Brano di partenza:

*****

Nell’ambito dei propri incontri periodici di aggiornamento e approfondimento su argomenti di attualità e di confronto interdisciplinare, quest’anno il Ditea ha affrontato il tema epistemologico dei diversi metodi di conoscenza e della loro applicabilità allo studio delle discipline aziendali. In un primo incontro la dottoressa Cinzia Panero, dottoranda del dipartimento, ha presentato la metodologia dei casi aziendali; successivamente, il Prof. Michele Marsonet, Preside della Facoltà di Lettere e Filosofia dell’Università di Genova, ha svolto la relazione che viene ospitata in questo numero della rivista.
In questa breve presentazione intendiamo sottolineare alcuni spunti che ci sono sembrati di particolare interesse. Il tema del dibattito è già introdotto dal titolo del lavoro: “Una o più scienze?”.
Con particolare riferimento alle nostre discipline, la domanda appena formulata si articola e specifica in ulteriori quesiti: “Cosa significa applicare un metodo scientifico di indagine al campo dell’economia aziendale?” “La piena certezza della conoscenza è ottenibile solo con i metodi empirici delle scienze naturali (o esatte)?” “Le tecniche di analisi quantitative (ad esempio regressioni statistiche) sono superiori a quelle qualitative (ad esempio studio dei casi aziendali)?”
Le domande proposte vanno inquadrate in una tendenza che si va affermando da qualche anno e che vede una crescente fiducia nelle metodologie di analisi quantitative. Queste ultime si vanno sempre più diffondendo anche nelle discipline aziendali, contraddicendo per certi versi una storia e una tradizione dottrinale in cui vi è scarsa traccia di tali approcci. Oggi, gli articoli di management pubblicati nelle principali riviste internazionali si basano su modelli formalizzati: il ricercatore dapprima formula determinate ipotesi, in base a un’attenta review della letteratura esistente; in seguito procede con metodologie di analisi statistica a verificare la validità di tali ipotesi. Il legame di causa-effetto tra le diverse variabili rilevanti per la comprensione dei fenomeni viene testato e il suo grado di attendibilità e importanza quantificato.
In tale contesto, una determinata affermazione (ad esempio: “la soddisfazione dei clienti produce un impatto positivo sui profitti”) viene ritenuta “scientifica” solo se si basa su una serie di dati empiricamente rilevati e se viene specificato il suo grado di probabilità (o di errore).
Il diffondersi di tali approcci è forse spiegato già nell’incipit del lavoro di Marsonet: “Le scienze empirico-naturali (e specialmente la fisica) hanno alle spalle una lunga tradizione e una storia di brillanti successi intellettuali. Di conseguenza esse hanno influito notevolmente sulla nostra concezione di “scienza” in quanto tale: le loro caratteristiche tendono ad essere considerate come criteri ai quali ogni disciplina che voglia definirsi scientifica deve adeguarsi. Invece i risultati conseguiti dalle scienze umane e sociali sembrano piuttosto scarsi”.

*****

Righe di dati:
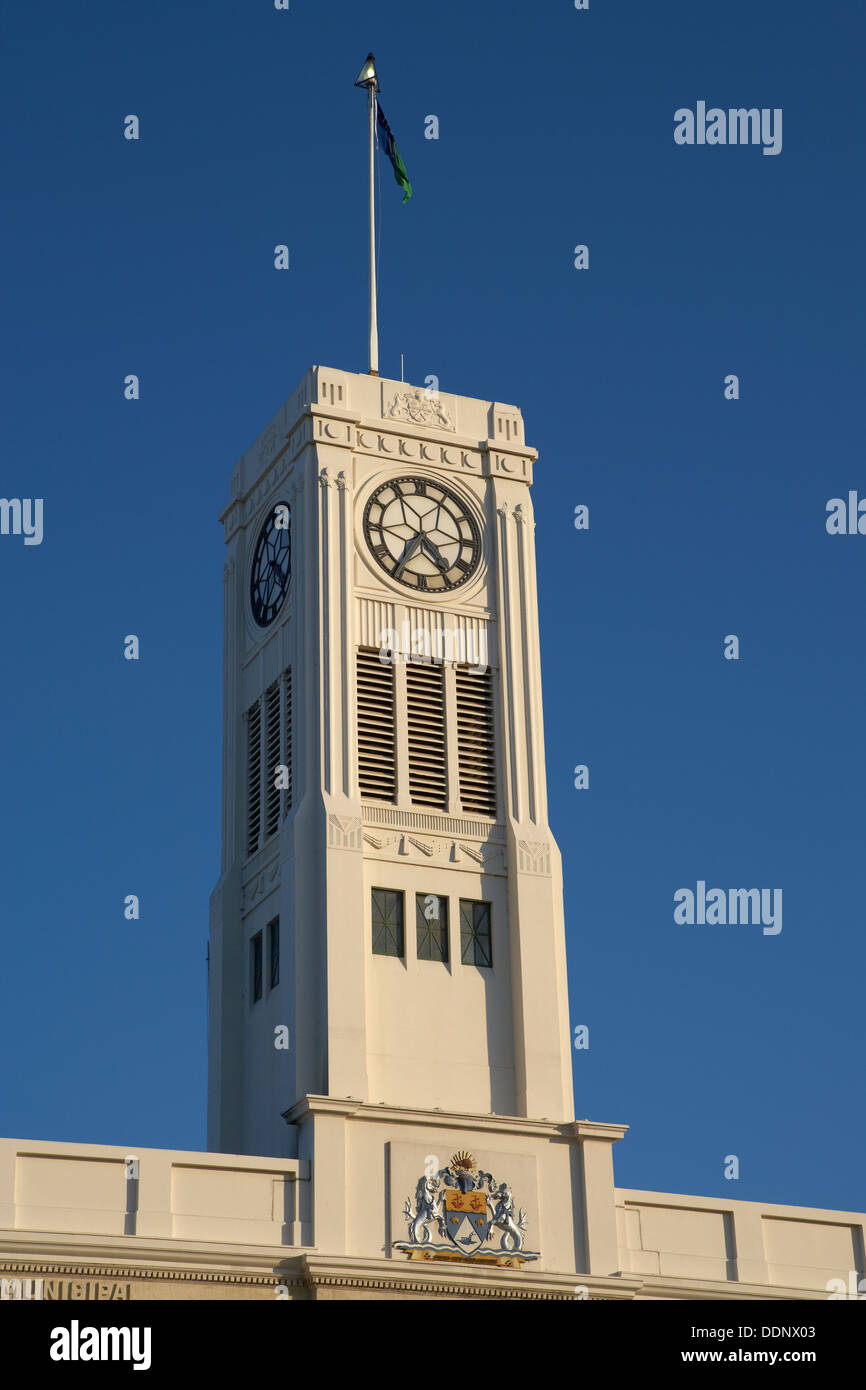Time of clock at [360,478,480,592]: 4:35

*****

Esercizio assegnato:
Prosegui, per favore, la presentazione sui metodi di conoscenza nelle discipline aziendali, ripartendo subito dopo l'ultima frase riportata.

Risposta all'esercizio:
In definitiva, la diffusione degli approcci quantitativi sarebbe motivata da una sorta di “complesso di inferiorità” provato dalle discipline sociali nei confronti di quelle esatte, quanto a livello di certezza e dimostrabilità dei risultati raggiunti.
Marsonet aiuta invece a capire che il mito del metodo empirico-quantitativo come strumento unico di conoscenza è, appunto, un mito. Meglio, esso è il frutto di una precisa ideologia, quella neopositivista, che adotta una visione determinista dei comportamenti e delle intenzioni umane, che costituiscono l’oggetto di studio della scienza sociale. Si cerca di ricondurre tali comportamenti a relazioni di causa-effetto rappresentate da “leggi scientifiche”, cioè di applicazione generale e di natura quantitativa. L’“ideale” perseguito dal neo-positivismo è quello di ricondurre le scienze umane, “secondarie” e particolari, alle scienze fisiche, primarie e generali.

Ci sembra che un uso esteso e indiscriminato dell’approccio empirico-quantitativo sconti due gravi limiti concettuali. Innanzitutto, esso viola il fondamentale principio di realismo, secondo il quale è l’oggetto di ricerca che deve dettare il metodo. Conoscere le leggi della natura è cosa diversa da conoscere i principi che muovono le decisioni umane o le dinamiche interpersonali e affettive. Il metodo di ricerca non potrà quindi che essere diverso(1).
Secondariamente, le leggi naturali, attraverso l’osservazione empirica della realtà fisica, si limitano a descrivere “come il mondo è”. Differentemente, quelle sociali si ancorano a imprescindibili relazioni con la sfera del significato e dell’etica: esse quindi non possono eludere il problema di “come il mondo dovrebbe essere”, e non possono esimersi dal formulare giudizi di valore.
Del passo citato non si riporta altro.